* PROBLEM DETAILS
Edit all of the lines below so that each "white stone step" becomes "white marble step", leaving everything else unchanged.

[Excerpts of spatial question data]
□ □ □ □ □ □ □
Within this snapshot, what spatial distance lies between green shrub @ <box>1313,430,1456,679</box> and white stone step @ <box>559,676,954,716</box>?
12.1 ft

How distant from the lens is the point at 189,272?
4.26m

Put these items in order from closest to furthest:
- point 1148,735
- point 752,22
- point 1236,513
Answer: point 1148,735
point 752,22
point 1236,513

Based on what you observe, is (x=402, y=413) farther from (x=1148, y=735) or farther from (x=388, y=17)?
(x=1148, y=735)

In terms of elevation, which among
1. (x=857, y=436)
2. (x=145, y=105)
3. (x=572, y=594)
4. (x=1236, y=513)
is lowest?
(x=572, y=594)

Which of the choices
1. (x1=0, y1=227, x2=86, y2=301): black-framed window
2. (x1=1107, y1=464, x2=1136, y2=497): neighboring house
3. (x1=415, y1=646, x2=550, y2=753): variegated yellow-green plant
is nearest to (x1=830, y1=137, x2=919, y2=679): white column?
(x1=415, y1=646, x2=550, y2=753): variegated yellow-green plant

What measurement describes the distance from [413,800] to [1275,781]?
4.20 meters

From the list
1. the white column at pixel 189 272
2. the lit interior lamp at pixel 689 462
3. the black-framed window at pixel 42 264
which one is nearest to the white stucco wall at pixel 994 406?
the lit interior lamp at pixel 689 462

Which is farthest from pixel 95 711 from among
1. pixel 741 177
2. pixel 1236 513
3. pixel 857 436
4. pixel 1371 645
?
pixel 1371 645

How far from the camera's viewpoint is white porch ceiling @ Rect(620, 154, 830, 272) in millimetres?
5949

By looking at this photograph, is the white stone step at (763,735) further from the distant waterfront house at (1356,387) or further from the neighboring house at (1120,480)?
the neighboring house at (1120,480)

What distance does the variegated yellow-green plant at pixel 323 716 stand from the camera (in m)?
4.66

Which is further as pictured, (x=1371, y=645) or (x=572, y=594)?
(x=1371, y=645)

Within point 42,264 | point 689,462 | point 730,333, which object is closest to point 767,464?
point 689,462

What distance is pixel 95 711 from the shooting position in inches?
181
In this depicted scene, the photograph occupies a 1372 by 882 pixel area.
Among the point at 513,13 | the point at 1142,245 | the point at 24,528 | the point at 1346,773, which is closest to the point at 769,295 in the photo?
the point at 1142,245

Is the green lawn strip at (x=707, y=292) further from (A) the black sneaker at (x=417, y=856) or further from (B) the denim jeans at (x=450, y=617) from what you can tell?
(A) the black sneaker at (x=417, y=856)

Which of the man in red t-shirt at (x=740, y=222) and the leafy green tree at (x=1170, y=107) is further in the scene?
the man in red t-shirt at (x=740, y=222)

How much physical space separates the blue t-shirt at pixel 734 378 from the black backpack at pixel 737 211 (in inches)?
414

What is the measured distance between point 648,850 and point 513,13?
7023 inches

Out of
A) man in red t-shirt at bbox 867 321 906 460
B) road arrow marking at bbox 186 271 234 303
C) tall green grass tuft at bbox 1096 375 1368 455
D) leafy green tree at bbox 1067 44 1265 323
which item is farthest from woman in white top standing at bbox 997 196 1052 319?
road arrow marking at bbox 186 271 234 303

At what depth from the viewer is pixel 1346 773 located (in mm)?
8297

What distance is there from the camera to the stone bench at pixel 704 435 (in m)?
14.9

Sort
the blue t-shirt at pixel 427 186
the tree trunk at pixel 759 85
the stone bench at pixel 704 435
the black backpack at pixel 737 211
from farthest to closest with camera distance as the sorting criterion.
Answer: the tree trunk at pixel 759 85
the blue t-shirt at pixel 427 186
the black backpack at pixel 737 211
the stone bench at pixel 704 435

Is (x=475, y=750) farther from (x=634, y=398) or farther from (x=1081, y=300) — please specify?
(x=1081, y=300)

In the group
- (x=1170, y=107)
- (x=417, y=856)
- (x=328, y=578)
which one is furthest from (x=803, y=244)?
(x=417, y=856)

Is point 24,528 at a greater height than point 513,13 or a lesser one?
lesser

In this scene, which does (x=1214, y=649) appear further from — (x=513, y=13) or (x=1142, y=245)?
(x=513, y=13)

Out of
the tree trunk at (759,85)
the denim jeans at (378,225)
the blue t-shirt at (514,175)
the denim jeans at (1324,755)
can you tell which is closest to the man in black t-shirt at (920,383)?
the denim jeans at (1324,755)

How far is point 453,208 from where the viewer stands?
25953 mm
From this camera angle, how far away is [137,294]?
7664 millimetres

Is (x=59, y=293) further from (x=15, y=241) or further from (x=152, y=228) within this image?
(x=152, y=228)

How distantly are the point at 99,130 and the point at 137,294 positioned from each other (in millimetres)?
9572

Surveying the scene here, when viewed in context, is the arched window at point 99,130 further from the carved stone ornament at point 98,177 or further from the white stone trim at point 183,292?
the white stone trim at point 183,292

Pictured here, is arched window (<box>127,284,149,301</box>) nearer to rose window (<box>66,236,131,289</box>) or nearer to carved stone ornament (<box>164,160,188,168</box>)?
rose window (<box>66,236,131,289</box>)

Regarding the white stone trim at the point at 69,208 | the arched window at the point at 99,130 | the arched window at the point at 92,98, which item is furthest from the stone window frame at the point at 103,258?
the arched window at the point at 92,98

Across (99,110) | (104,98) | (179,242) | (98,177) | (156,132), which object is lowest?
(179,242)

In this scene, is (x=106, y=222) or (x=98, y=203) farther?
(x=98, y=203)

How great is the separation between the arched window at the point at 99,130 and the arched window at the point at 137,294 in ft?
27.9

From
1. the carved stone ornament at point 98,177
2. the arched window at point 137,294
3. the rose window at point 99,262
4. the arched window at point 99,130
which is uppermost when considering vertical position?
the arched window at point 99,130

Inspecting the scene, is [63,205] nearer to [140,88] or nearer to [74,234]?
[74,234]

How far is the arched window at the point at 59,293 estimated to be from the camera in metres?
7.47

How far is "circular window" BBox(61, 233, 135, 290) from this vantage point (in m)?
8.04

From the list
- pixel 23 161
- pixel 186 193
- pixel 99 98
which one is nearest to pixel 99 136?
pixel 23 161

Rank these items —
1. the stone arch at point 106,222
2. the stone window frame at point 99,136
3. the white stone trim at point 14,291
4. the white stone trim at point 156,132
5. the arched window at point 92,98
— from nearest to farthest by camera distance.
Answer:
□ □ □ □ □ □ □
* SOLUTION TO THIS TASK
Within this snapshot, what spatial distance lies between green shrub @ <box>1313,430,1456,679</box> and white marble step @ <box>559,676,954,716</box>?
12.1 ft

How distant from the lens is the point at 189,272?
4.26m

Put these items in order from closest to furthest:
- point 1148,735
- point 752,22
- point 1236,513
Answer: point 1148,735
point 752,22
point 1236,513

Based on what you observe, is (x=402, y=413) farther from (x=1148, y=735) or farther from (x=388, y=17)?
(x=1148, y=735)

In terms of elevation, which among
1. (x=857, y=436)
2. (x=145, y=105)
3. (x=572, y=594)
4. (x=1236, y=513)
is lowest?
(x=572, y=594)

Which of the choices
1. (x1=0, y1=227, x2=86, y2=301): black-framed window
2. (x1=1107, y1=464, x2=1136, y2=497): neighboring house
3. (x1=415, y1=646, x2=550, y2=753): variegated yellow-green plant
is nearest to (x1=830, y1=137, x2=919, y2=679): white column?
(x1=415, y1=646, x2=550, y2=753): variegated yellow-green plant

What measurement describes the distance from [413,800] to [1275,781]?
4.20 meters

From the list
1. the white column at pixel 189 272
2. the lit interior lamp at pixel 689 462
3. the black-framed window at pixel 42 264
which one is nearest to the white stucco wall at pixel 994 406?
the lit interior lamp at pixel 689 462

Which is farthest from pixel 95 711 from among
1. pixel 741 177
2. pixel 1236 513
3. pixel 857 436
4. pixel 1371 645
?
pixel 1371 645

How far from the camera's viewpoint is white porch ceiling @ Rect(620, 154, 830, 272) in millimetres?
5949

By looking at this photograph, is the white marble step at (763,735) further from the distant waterfront house at (1356,387) or further from the neighboring house at (1120,480)?
the neighboring house at (1120,480)

What distance does the variegated yellow-green plant at pixel 323 716 stand from the camera (in m)?
4.66

Which is further as pictured, (x=1371, y=645) or (x=572, y=594)?
(x=1371, y=645)

Within point 42,264 | point 689,462 | point 730,333, which object is closest to point 767,464?
point 689,462

What distance is pixel 95 711 from the shooting position in inches?
181
In this depicted scene, the photograph occupies a 1372 by 882 pixel area.
Among the point at 513,13 | the point at 1142,245 | the point at 24,528 | the point at 1346,773, which is closest to the point at 769,295 in the photo?
the point at 1142,245

Is the green lawn strip at (x=707, y=292) further from (A) the black sneaker at (x=417, y=856) or further from (B) the denim jeans at (x=450, y=617) from what you can tell?
(A) the black sneaker at (x=417, y=856)

Which of the man in red t-shirt at (x=740, y=222) and the leafy green tree at (x=1170, y=107) is further in the scene?
the man in red t-shirt at (x=740, y=222)

How much physical space separates the blue t-shirt at pixel 734 378 from the black backpack at pixel 737 211 (in inches)?
414

What is the measured distance between point 648,850 and point 513,13?
7023 inches

Out of
A) man in red t-shirt at bbox 867 321 906 460
B) road arrow marking at bbox 186 271 234 303
C) tall green grass tuft at bbox 1096 375 1368 455
D) leafy green tree at bbox 1067 44 1265 323
which item is farthest from woman in white top standing at bbox 997 196 1052 319?
road arrow marking at bbox 186 271 234 303

At what depth from the viewer is pixel 1346 773 located (in mm)?
8297

What distance is there from the camera to the stone bench at pixel 704 435 (in m)?
14.9

Sort
the blue t-shirt at pixel 427 186
the tree trunk at pixel 759 85
the stone bench at pixel 704 435
the black backpack at pixel 737 211
from farthest to closest with camera distance as the sorting criterion.
Answer: the tree trunk at pixel 759 85
the blue t-shirt at pixel 427 186
the black backpack at pixel 737 211
the stone bench at pixel 704 435

Is (x=475, y=750) farther from (x=634, y=398) or farther from (x=1081, y=300) — please specify?
(x=1081, y=300)

In the group
- (x=1170, y=107)
- (x=417, y=856)
- (x=328, y=578)
which one is furthest from (x=803, y=244)?
(x=417, y=856)

Is point 24,528 at a greater height than point 513,13 or a lesser one?
lesser

In this scene, which does (x=1214, y=649) appear further from — (x=513, y=13) or (x=1142, y=245)?
(x=513, y=13)

Out of
the tree trunk at (759,85)
the denim jeans at (378,225)
the blue t-shirt at (514,175)
the denim jeans at (1324,755)
can you tell which is closest to the man in black t-shirt at (920,383)?
the denim jeans at (1324,755)

How far is point 453,208 from where the viewer stands?
25953 mm
From this camera angle, how far away is [137,294]?
7664 millimetres

Is (x=59, y=293) further from (x=15, y=241) or further from (x=152, y=228) within this image?
(x=152, y=228)

How distantly are the point at 99,130 and the point at 137,294 positioned from each other (in millimetres)?
9572

Surveying the scene here, when viewed in context, is the arched window at point 99,130 further from the carved stone ornament at point 98,177 or further from the white stone trim at point 183,292?
the white stone trim at point 183,292

Pictured here, is arched window (<box>127,284,149,301</box>) nearer to rose window (<box>66,236,131,289</box>) or nearer to carved stone ornament (<box>164,160,188,168</box>)?
rose window (<box>66,236,131,289</box>)

Regarding the white stone trim at the point at 69,208 | the arched window at the point at 99,130 | the arched window at the point at 92,98, which item is furthest from the stone window frame at the point at 103,258?
the arched window at the point at 92,98

Across (99,110) | (104,98) | (179,242) | (98,177) | (156,132), which object is lowest?
(179,242)

In this scene, is (x=106, y=222) or (x=98, y=203) farther?
(x=98, y=203)

How great is the separation between the arched window at the point at 99,130 and the arched window at the point at 137,294 in ft?
27.9

From
1. the carved stone ornament at point 98,177
2. the arched window at point 137,294
3. the rose window at point 99,262
4. the arched window at point 99,130
which is uppermost when considering vertical position?
the arched window at point 99,130

Inspecting the scene, is [63,205] nearer to [140,88] or nearer to [74,234]?
[74,234]

How far is the arched window at the point at 59,293 estimated to be from the camera in metres?
7.47

How far is "circular window" BBox(61, 233, 135, 290) from this vantage point (in m)?
8.04

From the list
- pixel 23 161
- pixel 186 193
- pixel 99 98
which one is nearest to pixel 99 136?
pixel 23 161

Rank these items —
1. the stone arch at point 106,222
2. the stone window frame at point 99,136
3. the white stone trim at point 14,291
4. the white stone trim at point 156,132
5. the arched window at point 92,98
— from nearest to farthest by camera distance.
Answer:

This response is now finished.